■ Short exercise 1 ■
According to the text below about Ellen Thorneycroft Fowler, which book first brought her fame?

■ Reading text ■
##########
Ellen Thorneycroft Fowler

Ellen Thorneycroft Fowler (9 April 1860 – 22 June 1929) was an English author. The elder daughter of Henry Hartley Fowler, 1st Viscount Wolverhampton, she was a successful author, publishing several volumes of verse, a volume of short stories, and several novels.

She first achieved fame by the publication of Concerning Isabel Carnaby (1898). This was followed by A Double Thread (1899), Fuel of Fire (1902), Place and Power (1903), Kate of Kate Hall (1904), Her ladyship's conscience (1914)[1] and Ten Degrees Backward (1915).[2] On 16 April 1903, she married Alfred Felkin, a senior teacher at the Royal Naval School at Mottingham near Eltham.[3]

Her younger sister, Edith Henrietta Fowler (16 February 1865 – 18 November 1944), was also a writer. She wrote two very successful novels for children: The Young Pretenders (1895) and The Professor's Children (1897). The Young Pretenders was republished by Persephone Books in 2007.[4][5][6]

References

  1. "What conscience will do". The Independent. 6 July 1914. Retrieved 28 July 2012.
##########
■ Dataset extract ■
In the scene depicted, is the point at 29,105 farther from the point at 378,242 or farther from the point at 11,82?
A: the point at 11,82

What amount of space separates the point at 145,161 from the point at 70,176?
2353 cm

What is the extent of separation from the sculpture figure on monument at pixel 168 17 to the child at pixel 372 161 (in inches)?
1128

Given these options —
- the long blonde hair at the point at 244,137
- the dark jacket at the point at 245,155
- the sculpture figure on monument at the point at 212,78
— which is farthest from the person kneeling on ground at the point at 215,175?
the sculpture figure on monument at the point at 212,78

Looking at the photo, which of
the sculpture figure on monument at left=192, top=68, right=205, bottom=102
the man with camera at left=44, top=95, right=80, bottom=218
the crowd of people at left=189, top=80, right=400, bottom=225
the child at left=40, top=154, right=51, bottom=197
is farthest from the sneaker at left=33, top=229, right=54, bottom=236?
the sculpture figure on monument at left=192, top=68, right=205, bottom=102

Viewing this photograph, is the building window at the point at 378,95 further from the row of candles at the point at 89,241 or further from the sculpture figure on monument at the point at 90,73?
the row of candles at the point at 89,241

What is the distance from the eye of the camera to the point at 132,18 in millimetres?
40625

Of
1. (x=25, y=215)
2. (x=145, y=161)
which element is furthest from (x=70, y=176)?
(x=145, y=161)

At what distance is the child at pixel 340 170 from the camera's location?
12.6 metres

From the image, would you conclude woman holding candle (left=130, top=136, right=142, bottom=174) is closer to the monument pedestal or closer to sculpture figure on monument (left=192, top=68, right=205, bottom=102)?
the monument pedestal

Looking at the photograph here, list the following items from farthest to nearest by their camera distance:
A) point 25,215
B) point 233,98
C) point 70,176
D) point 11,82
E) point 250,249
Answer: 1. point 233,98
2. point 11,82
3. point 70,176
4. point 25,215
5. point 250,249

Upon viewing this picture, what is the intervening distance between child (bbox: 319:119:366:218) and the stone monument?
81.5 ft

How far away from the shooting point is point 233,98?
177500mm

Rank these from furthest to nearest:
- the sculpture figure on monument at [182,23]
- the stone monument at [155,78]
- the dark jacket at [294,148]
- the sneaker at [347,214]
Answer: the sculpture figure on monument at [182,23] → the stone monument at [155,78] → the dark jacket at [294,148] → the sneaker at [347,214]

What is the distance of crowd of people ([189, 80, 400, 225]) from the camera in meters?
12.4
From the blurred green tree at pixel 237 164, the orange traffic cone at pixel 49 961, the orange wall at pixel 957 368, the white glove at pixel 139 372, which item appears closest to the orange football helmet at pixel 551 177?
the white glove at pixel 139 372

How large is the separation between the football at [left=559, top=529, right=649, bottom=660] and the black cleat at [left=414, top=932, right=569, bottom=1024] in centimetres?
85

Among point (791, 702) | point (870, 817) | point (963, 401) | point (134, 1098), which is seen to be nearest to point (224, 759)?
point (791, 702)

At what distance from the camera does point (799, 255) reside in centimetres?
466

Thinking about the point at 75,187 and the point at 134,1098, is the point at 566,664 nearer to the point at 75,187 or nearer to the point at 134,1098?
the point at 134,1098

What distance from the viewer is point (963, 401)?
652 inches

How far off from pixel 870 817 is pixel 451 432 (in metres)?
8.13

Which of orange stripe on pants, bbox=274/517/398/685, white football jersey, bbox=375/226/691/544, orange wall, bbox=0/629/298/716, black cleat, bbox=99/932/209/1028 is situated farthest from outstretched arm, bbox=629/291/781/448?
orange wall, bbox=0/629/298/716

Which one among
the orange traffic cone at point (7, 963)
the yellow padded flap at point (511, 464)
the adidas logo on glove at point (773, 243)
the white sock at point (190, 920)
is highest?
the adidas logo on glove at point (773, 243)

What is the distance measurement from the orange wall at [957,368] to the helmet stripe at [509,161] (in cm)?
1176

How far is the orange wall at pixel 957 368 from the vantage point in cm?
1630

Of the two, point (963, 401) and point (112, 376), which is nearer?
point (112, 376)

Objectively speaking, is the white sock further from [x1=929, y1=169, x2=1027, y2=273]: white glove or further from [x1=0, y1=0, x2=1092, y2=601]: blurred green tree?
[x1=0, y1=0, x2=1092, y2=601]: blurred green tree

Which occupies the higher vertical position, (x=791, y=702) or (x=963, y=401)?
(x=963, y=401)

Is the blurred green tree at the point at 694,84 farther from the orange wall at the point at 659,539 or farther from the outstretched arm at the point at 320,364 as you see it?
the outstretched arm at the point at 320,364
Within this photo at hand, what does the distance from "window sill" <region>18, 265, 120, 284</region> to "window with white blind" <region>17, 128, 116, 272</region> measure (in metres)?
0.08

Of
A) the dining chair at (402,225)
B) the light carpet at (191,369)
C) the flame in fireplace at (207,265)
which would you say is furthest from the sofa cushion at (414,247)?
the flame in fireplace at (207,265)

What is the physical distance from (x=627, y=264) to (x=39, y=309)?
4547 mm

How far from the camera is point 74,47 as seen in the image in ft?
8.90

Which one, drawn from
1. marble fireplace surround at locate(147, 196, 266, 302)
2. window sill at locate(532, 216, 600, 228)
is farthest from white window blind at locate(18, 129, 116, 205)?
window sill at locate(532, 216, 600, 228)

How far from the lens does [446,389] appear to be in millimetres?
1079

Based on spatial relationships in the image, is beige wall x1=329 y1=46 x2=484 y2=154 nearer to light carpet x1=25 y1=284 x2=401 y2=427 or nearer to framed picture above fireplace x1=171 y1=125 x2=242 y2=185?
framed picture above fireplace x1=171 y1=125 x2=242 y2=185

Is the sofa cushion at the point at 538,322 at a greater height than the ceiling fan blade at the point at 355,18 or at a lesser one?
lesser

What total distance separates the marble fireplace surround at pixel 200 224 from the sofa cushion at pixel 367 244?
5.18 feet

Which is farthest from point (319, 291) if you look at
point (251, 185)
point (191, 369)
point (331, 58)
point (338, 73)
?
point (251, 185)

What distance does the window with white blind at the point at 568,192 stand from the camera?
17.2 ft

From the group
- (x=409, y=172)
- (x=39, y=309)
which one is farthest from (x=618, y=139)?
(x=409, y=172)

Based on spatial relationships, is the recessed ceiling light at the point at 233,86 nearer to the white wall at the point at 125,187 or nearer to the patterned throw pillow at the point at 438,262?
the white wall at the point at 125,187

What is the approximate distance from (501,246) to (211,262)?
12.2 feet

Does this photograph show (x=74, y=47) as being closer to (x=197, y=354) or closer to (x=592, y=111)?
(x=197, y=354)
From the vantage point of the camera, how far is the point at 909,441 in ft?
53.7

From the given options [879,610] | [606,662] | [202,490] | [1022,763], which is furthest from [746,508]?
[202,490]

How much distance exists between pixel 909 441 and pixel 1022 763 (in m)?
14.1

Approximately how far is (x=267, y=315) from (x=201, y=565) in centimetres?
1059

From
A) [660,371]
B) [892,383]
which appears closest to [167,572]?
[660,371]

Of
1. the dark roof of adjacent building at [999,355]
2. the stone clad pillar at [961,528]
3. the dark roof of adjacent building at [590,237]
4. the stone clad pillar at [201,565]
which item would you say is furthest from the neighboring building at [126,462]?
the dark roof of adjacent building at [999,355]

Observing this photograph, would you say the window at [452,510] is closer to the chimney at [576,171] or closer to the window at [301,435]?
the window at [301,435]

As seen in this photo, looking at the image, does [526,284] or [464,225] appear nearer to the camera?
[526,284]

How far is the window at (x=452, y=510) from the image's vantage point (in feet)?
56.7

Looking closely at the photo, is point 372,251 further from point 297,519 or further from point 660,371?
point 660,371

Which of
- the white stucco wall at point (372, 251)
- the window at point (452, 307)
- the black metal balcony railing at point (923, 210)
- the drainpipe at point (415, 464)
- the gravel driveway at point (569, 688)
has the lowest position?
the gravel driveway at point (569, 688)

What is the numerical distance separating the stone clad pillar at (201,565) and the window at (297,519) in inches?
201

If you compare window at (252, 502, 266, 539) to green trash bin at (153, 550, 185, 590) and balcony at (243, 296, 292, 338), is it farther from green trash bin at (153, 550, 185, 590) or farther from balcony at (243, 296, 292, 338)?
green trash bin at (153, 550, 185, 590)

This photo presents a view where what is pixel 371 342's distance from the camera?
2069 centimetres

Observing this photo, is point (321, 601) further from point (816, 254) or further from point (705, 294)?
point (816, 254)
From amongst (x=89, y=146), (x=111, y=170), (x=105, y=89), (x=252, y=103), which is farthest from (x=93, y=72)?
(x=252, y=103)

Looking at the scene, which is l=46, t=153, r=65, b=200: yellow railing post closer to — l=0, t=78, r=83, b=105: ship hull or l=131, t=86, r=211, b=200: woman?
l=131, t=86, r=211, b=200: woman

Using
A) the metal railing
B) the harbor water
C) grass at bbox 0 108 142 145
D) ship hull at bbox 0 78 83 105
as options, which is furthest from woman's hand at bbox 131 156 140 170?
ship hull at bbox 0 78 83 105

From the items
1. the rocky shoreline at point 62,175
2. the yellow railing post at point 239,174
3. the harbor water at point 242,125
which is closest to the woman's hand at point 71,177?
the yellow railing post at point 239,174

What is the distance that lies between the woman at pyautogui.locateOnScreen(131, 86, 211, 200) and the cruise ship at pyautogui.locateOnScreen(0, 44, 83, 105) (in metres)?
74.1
##########
■ Short exercise 2 ■
Please pull out every line of the records above that contains the word "adjacent", and copy each one unchanged.

■ Written response 1 ■
Concerning Isabel Carnaby (1898).

■ Written response 2 ■
1. the dark roof of adjacent building at [999,355]
3. the dark roof of adjacent building at [590,237]
the dark roof of adjacent building at [999,355]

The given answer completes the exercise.